Sue Iamamoto, PhD Candidate
Primary Supervisor: Professor James Dunkerley
Since my MA research, undertaken in the Department of Political Science of the University of São Paulo, Brazil, I have been studying the dynamics between social rebellions and national identity in Bolivia. With this objective, I came to Queen Mary in 2011 to pursue a PhD degree in Politics. I chose Queen Mary because the university offered me the opportunity to work with high level academic staff and the ability to research my combined interests in Latin American politics, nationalism, warfare studies and collective memories.
During the MA, I studied the different discourses on nationhood during the Bolivian Constitutional Assembly in 2007, which set the basis of the constitutionalisation of a Plurinational State (a Portuguese version of the MA thesis can be found here).
It was a moment of reframing the idea of the Bolivian nation, following a period of intense social struggles demanding popular control of natural resources (such as natural gas and water) and a better representation of the indigenous majority in the political arena. This period covered the first few years of this century, from 2000 to 2005.

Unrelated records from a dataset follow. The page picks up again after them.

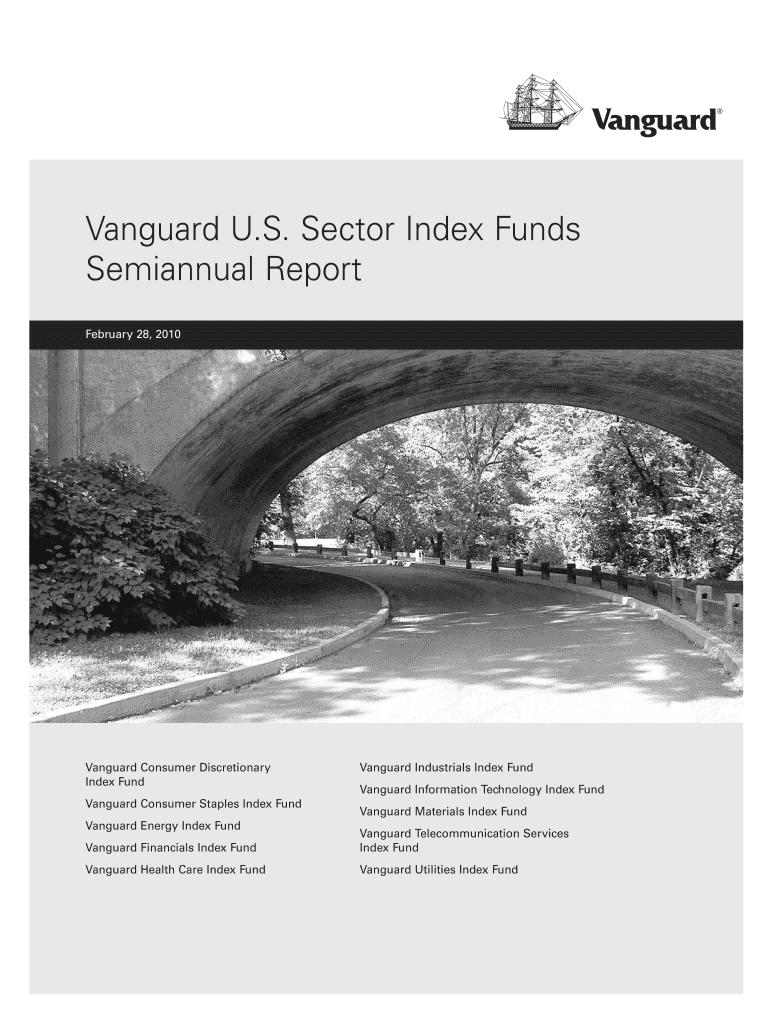 Vanguard®

Vanguard U.S. Sector Index Funds
Semiannual Report

February 28, 2010

Vanguard Consumer Discretionary Index Fund

Vanguard Consumer Staples Index Fund

Vanguard Energy Index Fund

Vanguard Financials Index Fund

Vanguard Health Care Index Fund

Vanguard Industrials Index Fund

Vanguard Information Technology Index Fund

Vanguard Materials Index Fund

Vanguard Telecommunication Services Index Fund

Vanguard Utilities Index Fund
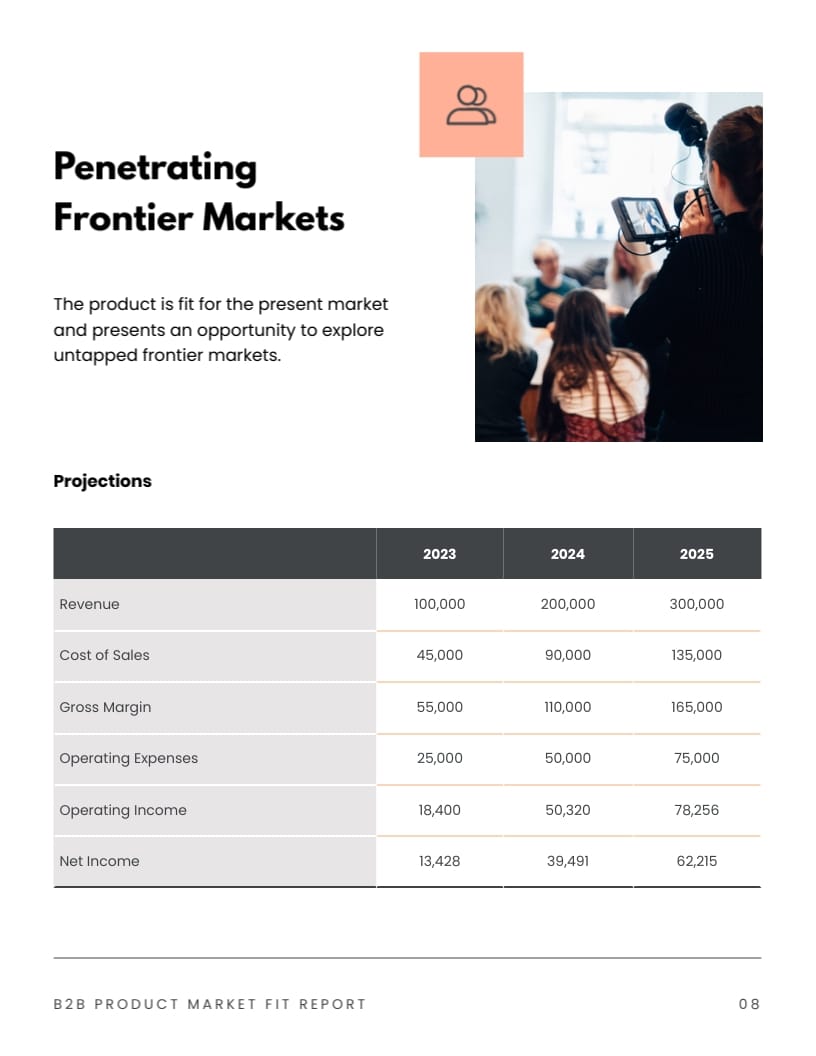 Penetrating Frontier Markets

The product is fit for the present market and presents an opportunity to explore untapped frontier markets.

Projections

| | 2023 | 2024 | 2025 |
|---|---|---|---|
| Revenue | 100,000 | 200,000 | 300,000 |
| Cost of Sales | 45,000 | 90,000 | 135,000 |
| Gross Margin | 55,000 | 110,000 | 165,000 |
| Operating Expenses | 25,000 | 50,000 | 75,000 |
| Operating Income | 18,400 | 50,320 | 78,256 |
| Net Income | 13,428 | 39,491 | 62,215 |

B2B PRODUCT MARKET FIT REPORT

08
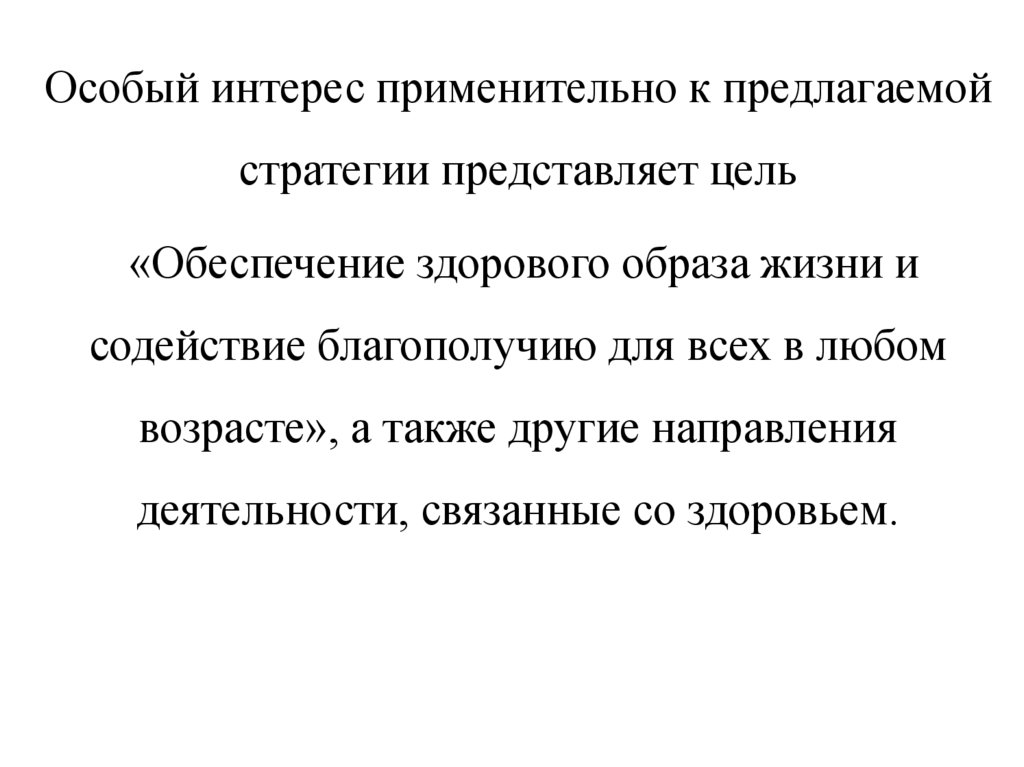 Особый интерес применительно к предлагаемой стратегии представляет цель «Обеспечение здорового образа жизни и содействие благополучию для всех в любом возрасте», а также другие направления деятельности, связанные со здоровьем.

My current research investigates the discourses of nationhood that boosted the social struggles during those years, paying particular attention to how past rebellions and wars (ie: the National Revolution in 1952, the Chaco War in the 1930s, the Pacific War in the nineteenth century) were read during this new political context. On a broader level, it explores the role of collective memories of those events in framing the way a society relates to its state.
Regarding its methodology, the research includes thirteen months of fieldwork in Bolivia (October 2012 to November 2013), which combines archive research, participant observation, and interviews with social activists. It will compare regions particularly active between 2000 and 2005: neighbourhoods, syndicates and rural communities in the cities of El Alto, Achacachi and Potosí.